For the danger of fundamentalism is not its narrow world view nor its rulebook belief system nor even its grievous tendency to exclude; its danger lies in its insistence that everyone must be compelled, by law or force if necessary, to hold the "beliefs of the true believer." It destroys the creative tension of the community and sets in its place a community based on drab uniformity, where problems cannot be acknowledged.

I firmly believe that when our children and grandchildren look back on our era, they will see that the world, the society and the church they inherited from us were irrevocably shaped by how well we ourselves were able to deal with fundamentalism. Will we find the courage and vision to move forward, or will we allow our own fears to drive us from one bleak landscape into another?

Fear is the taproot of fundamentalism, and no one knew this better than Jesus. The boy who at the age of 12 astounded the priests in the Temple surely was destined -- or so those ancient rabbis must have thought -- to find a place in the religious structure of his time. If they remembered him at all some 18 years later, it must have been with a sad shaking of heads: Such a promising lad he was, only to waste himself as an itinerant preacher!
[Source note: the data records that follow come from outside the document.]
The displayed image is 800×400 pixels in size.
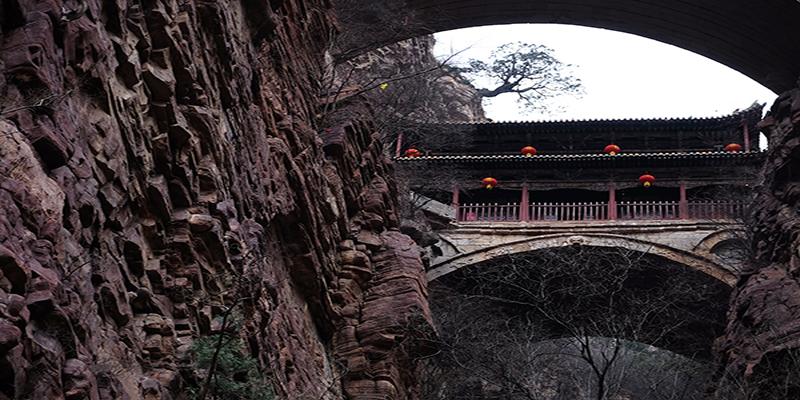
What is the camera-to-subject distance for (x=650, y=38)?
987 inches

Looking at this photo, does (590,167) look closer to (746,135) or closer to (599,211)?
(599,211)

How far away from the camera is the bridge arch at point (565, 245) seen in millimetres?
24652

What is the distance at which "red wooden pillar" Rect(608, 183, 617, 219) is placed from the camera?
26.6 metres

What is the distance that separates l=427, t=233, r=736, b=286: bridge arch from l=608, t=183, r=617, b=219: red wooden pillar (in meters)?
1.18

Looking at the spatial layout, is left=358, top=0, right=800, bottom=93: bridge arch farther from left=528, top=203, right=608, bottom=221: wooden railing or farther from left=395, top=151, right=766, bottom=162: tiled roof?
left=528, top=203, right=608, bottom=221: wooden railing

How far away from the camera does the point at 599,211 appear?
2827 cm

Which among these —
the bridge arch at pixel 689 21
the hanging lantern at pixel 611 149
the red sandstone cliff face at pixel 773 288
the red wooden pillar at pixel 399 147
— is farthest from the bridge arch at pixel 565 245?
the red sandstone cliff face at pixel 773 288

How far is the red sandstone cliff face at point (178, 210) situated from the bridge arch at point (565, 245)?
11622mm

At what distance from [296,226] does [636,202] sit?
17.6m

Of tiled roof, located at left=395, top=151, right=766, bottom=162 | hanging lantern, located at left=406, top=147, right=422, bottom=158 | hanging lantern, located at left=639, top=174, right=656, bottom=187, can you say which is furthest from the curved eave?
hanging lantern, located at left=639, top=174, right=656, bottom=187

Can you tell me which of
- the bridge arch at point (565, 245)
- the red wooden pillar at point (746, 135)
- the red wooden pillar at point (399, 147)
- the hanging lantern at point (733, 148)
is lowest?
the bridge arch at point (565, 245)

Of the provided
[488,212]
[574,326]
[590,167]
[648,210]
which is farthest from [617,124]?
[574,326]

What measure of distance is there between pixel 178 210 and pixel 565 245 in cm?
1799

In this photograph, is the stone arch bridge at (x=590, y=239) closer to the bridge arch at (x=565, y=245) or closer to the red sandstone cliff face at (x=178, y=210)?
the bridge arch at (x=565, y=245)
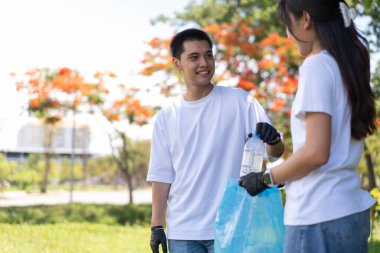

Yet that was the path Jesus chose.

It was a dangerous choice and yet -- as Jesus knew, as his followers have known for twenty centuries -- the only possible way. Entrenched fear, cobbling together its barricades of rules and ritualism, cannot be challenged on its own terms nor fought with its own weapons. It can only be overcome by preaching -- and showing forth in our lives -- a love openly available to all, a God whose hands are safe and sure, a kingdom where men and women live in justice and equality, and a vision only the free and fearless mind can attain.

This is the true epiphany. This is the showing forth we celebrate.